### Exercise details:
Could you say how many lines below contain the word "charset"? Give the number with no other text.

### Material for this exercise:
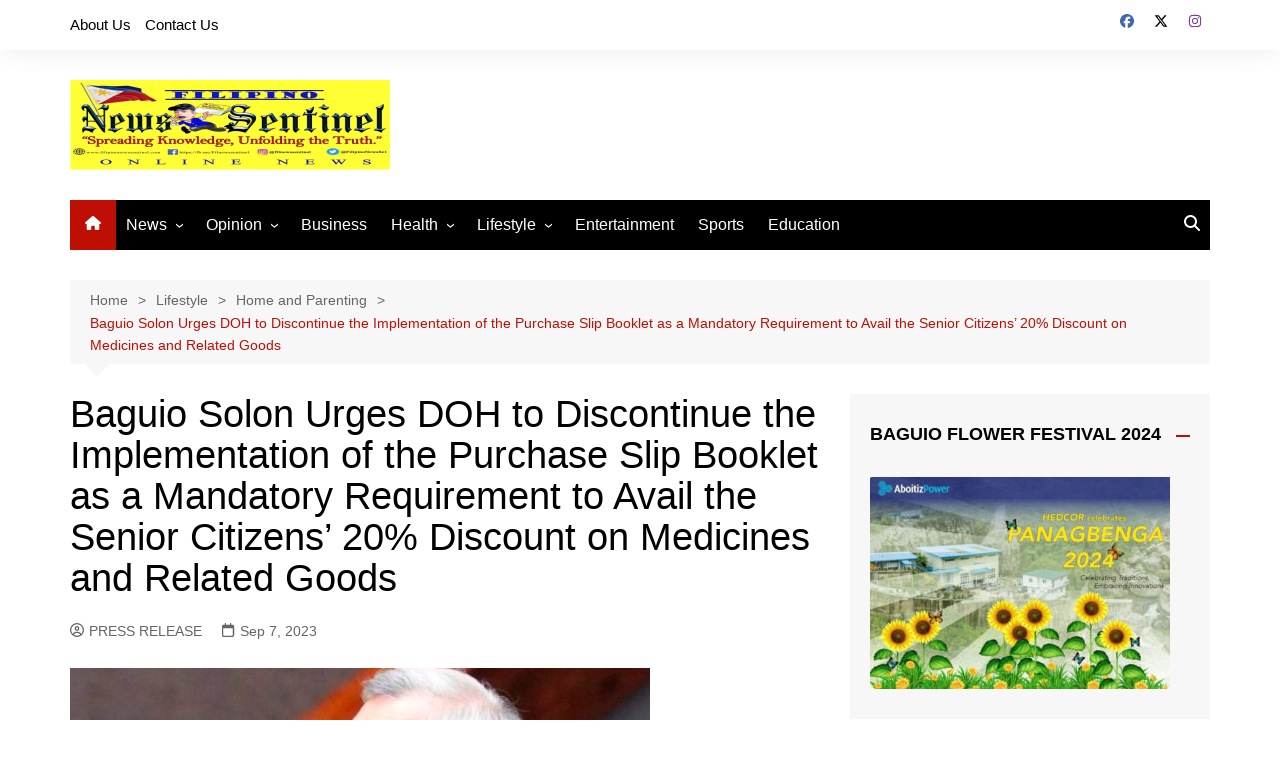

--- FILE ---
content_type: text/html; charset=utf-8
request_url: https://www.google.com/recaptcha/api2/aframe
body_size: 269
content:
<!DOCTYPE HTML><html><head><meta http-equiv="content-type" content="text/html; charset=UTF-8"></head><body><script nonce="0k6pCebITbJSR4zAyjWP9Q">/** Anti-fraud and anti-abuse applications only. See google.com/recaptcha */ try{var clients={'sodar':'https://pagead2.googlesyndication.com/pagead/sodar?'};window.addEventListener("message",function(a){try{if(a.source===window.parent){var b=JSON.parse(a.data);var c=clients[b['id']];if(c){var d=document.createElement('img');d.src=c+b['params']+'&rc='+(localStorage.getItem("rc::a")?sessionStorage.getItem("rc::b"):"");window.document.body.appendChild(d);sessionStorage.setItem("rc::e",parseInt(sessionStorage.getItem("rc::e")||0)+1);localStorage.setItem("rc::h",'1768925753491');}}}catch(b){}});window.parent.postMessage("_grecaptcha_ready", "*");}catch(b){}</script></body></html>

### Worked solution:
2